آمَد از حَقّ سُوْیِ مُوسَی این عِتاب
کای طُلوعِ ماه دیده، تو زِ جِیب
Translation:
A rebuke came from the Divine to Moses:
“O you whose eyes have beheld the rising moon from the hem (of the Unseen)!”
Explanation:
God addresses Moses with affection and grandeur, reminding him of the privilege of witnessing divine glory—ṭulūʿ-i māh is a metaphor for spiritual illumination, the “moon” rising from the unseen hem of reality (jīb). Yet the praise is the prelude to correction.
Translation:
“I made you shine with the light of Divinity,
Yet I, the Truth, have fallen ill—and you did not come.”
Explanation:
The paradox is deliberate: God, al-Ḥaqq, says “I have fallen ill.” This is the language of divine intimacy, hinting at the ḥadīth qudsī: “I was sick, and you did not visit Me,” where God identifies with the condition of His servant.

================

* **Required work**:
1) Quote the Moses verses word for word, starting with "آمَد از حَقّ" and going on through "of His servant.".
2) Write what comes next in the Moses verses, picking up after their last sentence.
The items that come after the Moses verses are separate material.

* **Provided data**:
================

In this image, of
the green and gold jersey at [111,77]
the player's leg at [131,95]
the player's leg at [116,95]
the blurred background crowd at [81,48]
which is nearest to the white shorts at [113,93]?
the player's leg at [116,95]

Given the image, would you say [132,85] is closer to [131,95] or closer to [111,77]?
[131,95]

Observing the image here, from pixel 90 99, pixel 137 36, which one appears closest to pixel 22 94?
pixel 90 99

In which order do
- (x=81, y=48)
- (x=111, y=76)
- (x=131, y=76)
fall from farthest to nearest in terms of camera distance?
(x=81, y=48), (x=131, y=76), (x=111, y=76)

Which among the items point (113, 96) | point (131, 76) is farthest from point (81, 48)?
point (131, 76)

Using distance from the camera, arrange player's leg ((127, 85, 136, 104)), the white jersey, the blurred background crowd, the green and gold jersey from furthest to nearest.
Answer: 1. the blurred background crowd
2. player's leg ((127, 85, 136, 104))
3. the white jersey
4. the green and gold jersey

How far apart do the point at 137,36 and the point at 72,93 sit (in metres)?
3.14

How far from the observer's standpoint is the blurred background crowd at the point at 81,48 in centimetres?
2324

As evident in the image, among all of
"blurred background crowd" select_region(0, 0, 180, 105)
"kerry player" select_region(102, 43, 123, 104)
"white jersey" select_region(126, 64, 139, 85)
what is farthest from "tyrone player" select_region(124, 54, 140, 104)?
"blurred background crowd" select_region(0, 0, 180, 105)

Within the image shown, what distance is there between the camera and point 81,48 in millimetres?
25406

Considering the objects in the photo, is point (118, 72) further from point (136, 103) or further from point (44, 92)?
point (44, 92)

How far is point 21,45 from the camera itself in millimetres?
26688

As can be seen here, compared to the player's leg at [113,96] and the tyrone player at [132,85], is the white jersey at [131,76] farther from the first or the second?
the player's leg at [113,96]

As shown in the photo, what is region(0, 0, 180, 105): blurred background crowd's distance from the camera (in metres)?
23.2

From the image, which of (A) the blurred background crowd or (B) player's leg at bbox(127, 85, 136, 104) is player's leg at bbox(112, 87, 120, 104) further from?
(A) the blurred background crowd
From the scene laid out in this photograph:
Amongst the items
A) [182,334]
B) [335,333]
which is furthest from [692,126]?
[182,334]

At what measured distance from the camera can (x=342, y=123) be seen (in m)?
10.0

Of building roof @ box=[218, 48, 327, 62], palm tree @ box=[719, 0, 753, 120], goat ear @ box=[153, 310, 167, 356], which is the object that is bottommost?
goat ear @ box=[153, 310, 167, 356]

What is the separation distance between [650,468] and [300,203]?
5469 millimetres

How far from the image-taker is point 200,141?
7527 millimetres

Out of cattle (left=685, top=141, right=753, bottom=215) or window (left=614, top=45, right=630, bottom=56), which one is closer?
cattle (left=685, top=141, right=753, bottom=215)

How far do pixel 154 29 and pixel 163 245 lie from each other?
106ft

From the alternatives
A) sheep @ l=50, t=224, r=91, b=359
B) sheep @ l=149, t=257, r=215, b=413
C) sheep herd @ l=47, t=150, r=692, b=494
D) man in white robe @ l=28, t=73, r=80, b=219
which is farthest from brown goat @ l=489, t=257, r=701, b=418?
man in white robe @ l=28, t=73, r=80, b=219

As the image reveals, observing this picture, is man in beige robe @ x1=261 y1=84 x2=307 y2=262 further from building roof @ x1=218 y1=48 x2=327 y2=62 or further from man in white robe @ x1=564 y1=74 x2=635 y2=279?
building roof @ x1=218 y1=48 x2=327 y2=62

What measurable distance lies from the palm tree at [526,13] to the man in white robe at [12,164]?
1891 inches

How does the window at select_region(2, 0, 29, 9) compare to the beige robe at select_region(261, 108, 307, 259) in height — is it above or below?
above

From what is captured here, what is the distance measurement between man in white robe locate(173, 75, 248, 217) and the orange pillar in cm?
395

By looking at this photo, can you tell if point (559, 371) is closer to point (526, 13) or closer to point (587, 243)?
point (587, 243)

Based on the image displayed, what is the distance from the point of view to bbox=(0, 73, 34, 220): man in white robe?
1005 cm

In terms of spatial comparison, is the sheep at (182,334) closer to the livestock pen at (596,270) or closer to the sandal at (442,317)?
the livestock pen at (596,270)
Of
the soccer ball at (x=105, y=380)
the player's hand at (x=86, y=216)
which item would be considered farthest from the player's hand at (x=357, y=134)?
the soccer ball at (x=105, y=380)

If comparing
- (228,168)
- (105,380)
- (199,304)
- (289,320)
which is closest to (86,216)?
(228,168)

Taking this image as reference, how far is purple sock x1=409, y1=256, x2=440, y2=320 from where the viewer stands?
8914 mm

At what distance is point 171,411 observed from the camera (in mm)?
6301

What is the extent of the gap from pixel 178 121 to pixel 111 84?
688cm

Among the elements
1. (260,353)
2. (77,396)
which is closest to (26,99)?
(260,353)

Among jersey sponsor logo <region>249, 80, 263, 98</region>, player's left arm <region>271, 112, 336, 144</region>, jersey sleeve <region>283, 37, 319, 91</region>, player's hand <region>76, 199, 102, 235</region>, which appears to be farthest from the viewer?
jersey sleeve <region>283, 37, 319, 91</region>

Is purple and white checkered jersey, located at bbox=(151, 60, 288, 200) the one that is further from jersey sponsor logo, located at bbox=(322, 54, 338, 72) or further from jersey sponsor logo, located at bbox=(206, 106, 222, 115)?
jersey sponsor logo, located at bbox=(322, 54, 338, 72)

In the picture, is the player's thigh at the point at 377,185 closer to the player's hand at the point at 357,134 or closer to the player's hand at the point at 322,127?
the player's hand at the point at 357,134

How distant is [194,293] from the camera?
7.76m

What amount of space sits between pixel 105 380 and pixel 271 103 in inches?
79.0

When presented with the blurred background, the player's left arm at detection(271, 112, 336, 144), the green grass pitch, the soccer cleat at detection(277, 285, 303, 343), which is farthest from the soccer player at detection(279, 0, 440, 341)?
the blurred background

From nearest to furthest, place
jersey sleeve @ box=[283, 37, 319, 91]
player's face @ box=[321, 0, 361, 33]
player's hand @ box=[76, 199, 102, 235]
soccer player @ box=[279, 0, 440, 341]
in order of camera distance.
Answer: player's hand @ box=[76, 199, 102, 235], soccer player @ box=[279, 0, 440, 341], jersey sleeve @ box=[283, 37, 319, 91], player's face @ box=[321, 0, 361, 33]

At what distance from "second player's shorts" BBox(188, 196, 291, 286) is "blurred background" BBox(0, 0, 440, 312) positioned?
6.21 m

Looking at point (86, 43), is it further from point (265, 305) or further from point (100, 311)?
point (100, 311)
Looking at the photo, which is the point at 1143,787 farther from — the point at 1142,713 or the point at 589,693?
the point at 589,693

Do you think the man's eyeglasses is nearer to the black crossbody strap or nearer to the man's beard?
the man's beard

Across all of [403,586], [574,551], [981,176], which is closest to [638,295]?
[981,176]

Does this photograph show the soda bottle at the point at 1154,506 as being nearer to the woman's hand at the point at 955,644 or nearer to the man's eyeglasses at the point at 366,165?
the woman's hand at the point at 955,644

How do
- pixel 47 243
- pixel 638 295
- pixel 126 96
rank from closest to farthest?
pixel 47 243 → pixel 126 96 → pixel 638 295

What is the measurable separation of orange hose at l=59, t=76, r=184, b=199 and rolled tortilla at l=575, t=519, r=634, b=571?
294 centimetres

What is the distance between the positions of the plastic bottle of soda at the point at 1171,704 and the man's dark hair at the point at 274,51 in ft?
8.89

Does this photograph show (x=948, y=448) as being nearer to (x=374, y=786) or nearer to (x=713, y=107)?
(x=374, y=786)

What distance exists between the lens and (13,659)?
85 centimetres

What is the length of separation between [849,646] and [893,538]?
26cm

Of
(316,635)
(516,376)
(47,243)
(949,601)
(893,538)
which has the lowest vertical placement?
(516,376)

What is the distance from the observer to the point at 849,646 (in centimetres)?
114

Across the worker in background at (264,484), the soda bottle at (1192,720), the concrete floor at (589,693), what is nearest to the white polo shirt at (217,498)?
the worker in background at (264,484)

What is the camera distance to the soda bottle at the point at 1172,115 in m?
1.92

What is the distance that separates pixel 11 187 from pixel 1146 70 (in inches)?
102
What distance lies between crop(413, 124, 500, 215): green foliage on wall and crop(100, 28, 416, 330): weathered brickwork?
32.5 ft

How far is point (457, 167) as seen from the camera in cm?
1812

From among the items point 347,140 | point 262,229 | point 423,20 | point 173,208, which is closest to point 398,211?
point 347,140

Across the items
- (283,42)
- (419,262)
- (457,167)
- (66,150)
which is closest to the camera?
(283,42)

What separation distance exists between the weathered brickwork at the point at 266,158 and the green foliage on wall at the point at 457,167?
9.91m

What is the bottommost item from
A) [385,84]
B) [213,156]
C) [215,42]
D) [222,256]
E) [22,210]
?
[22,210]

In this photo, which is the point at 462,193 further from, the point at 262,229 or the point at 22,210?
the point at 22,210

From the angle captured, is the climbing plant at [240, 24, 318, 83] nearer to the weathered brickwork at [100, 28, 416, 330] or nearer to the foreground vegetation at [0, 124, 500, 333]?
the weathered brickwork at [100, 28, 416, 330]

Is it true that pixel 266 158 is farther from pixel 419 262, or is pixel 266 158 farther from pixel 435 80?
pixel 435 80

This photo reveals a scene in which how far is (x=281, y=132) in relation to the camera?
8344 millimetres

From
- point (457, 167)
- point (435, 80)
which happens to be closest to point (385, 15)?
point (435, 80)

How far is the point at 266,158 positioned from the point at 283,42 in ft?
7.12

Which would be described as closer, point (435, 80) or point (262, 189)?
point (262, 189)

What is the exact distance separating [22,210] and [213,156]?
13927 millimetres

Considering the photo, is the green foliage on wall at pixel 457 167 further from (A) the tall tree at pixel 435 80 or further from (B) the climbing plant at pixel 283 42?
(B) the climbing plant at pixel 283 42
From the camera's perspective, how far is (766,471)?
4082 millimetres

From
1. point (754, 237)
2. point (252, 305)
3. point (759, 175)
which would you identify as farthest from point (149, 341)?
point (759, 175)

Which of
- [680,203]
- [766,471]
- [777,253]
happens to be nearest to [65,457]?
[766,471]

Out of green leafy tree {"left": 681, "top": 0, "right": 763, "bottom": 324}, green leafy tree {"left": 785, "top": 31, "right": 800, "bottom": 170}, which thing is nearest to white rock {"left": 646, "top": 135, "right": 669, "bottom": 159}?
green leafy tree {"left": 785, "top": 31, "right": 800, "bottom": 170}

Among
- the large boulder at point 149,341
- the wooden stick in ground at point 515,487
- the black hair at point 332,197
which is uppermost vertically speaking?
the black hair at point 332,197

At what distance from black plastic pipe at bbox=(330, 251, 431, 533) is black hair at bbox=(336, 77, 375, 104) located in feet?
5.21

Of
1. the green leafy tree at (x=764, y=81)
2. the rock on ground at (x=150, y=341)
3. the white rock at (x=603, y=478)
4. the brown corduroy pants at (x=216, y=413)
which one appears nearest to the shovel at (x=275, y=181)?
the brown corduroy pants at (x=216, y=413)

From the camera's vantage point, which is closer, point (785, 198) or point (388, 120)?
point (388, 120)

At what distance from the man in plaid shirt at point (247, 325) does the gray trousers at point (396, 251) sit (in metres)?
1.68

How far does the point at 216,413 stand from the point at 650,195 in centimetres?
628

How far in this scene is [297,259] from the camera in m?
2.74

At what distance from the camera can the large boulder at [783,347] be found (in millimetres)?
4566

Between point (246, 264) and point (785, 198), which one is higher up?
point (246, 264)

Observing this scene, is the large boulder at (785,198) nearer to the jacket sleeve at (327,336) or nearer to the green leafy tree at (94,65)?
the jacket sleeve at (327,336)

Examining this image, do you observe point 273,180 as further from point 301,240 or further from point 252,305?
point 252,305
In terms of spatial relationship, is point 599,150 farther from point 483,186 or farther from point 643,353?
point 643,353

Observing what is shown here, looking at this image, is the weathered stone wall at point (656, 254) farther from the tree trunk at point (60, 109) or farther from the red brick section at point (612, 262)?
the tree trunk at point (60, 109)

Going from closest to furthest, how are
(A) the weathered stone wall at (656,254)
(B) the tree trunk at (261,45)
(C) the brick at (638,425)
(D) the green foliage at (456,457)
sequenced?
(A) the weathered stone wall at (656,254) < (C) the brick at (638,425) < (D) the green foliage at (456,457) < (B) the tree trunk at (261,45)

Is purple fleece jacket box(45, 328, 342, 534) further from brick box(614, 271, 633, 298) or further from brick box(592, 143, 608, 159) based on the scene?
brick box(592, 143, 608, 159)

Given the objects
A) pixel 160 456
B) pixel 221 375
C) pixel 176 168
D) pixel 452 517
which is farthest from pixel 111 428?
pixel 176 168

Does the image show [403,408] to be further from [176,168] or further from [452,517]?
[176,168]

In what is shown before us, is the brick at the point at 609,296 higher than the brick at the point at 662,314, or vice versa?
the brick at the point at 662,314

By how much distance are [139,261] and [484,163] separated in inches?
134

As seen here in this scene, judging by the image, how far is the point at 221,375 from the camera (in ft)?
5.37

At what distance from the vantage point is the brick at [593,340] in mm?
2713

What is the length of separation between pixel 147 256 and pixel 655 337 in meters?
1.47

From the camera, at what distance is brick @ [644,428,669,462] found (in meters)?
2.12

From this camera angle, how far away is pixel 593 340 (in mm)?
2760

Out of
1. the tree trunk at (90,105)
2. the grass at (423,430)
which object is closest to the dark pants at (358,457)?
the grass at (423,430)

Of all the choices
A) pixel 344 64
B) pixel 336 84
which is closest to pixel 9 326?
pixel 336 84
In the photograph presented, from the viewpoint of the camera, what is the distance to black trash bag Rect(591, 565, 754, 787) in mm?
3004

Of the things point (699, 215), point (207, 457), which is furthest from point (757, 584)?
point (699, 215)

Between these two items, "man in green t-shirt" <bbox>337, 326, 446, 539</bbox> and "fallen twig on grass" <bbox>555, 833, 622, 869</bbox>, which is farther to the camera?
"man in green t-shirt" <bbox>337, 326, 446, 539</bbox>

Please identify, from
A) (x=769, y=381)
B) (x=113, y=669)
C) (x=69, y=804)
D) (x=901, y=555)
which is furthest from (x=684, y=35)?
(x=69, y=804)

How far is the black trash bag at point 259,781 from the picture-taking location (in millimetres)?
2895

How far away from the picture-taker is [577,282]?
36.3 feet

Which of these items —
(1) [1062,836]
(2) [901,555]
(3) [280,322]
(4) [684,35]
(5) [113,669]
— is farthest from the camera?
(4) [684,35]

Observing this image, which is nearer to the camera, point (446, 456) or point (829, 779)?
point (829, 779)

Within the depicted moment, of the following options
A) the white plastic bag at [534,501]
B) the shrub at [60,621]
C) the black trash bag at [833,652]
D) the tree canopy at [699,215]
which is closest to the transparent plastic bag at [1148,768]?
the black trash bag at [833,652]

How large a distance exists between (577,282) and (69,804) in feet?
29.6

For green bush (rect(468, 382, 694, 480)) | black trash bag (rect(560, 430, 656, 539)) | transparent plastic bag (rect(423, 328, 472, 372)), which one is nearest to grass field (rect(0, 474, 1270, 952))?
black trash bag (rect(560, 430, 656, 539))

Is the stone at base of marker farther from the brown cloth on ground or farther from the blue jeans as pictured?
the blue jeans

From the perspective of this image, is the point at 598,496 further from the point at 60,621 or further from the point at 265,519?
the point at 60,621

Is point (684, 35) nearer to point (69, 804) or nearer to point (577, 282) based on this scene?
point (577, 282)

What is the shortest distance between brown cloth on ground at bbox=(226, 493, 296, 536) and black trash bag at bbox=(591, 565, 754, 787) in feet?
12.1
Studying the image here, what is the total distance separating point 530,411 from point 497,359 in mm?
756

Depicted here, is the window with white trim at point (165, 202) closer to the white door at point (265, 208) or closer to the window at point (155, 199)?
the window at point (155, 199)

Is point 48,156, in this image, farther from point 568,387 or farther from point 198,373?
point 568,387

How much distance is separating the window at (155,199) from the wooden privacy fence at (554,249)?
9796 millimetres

================

* **Per-task outputs**:
1)
آمَد از حَقّ سُوْیِ مُوسَی این عِتاب
کای طُلوعِ ماه دیده، تو زِ جِیب
Translation:
A rebuke came from the Divine to Moses:
“O you whose eyes have beheld the rising moon from the hem (of the Unseen)!”
Explanation:
God addresses Moses with affection and grandeur, reminding him of the privilege of witnessing divine glory—ṭulūʿ-i māh is a metaphor for spiritual illumination, the “moon” rising from the unseen hem of reality (jīb). Yet the praise is the prelude to correction.
Translation:
“I made you shine with the light of Divinity,
Yet I, the Truth, have fallen ill—and you did not come.”
Explanation:
The paradox is deliberate: God, al-Ḥaqq, says “I have fallen ill.” This is the language of divine intimacy, hinting at the ḥadīth qudsī: “I was sick, and you did not visit Me,” where God identifies with the condition of His servant.

2)
Translation:
Moses said, “Glory be to You! You are far above all harm.
What mystery is this? Reveal it to me, my Lord.”
Explanation:
Moses’ theological instinct protests—God is free from defect. The Prophet seeks to understand the ramz (hidden sign) behind such words. Rumi is careful to show that questioning God here is not doubt, but the seeking of wisdom
Translation:
The Divine replied again: “I am in affliction,
Because you did not inquire after Me in kindness
Explanation:
The Divine brings the rebuke into focus: Moses’ lapse was a failure of compassion—he did not check on one in distress. The “I” is still veiled; the full identification will follow.
Translation:
Moses said, “My Lord, You suffer no deficiency.
My reason falters—unfold this saying for me.”
Explanation:
Even after repetition, the mystery remains: how can the Perfect say “I am ill”? Moses acknowledges his bewilderment and asks for disclosure—a key Sufi posture: ʿaql yields to kashf (unveiling).
Translation:
God said, “Yes—one of My specially chosen servants
Has fallen ill. That servant is Me—look carefully and see.”
Explanation:
Here the veil lifts: to wound a friend of God is to wound God; to comfort him is to comfort God. The saint is the locus (maẓhar) of divine presence.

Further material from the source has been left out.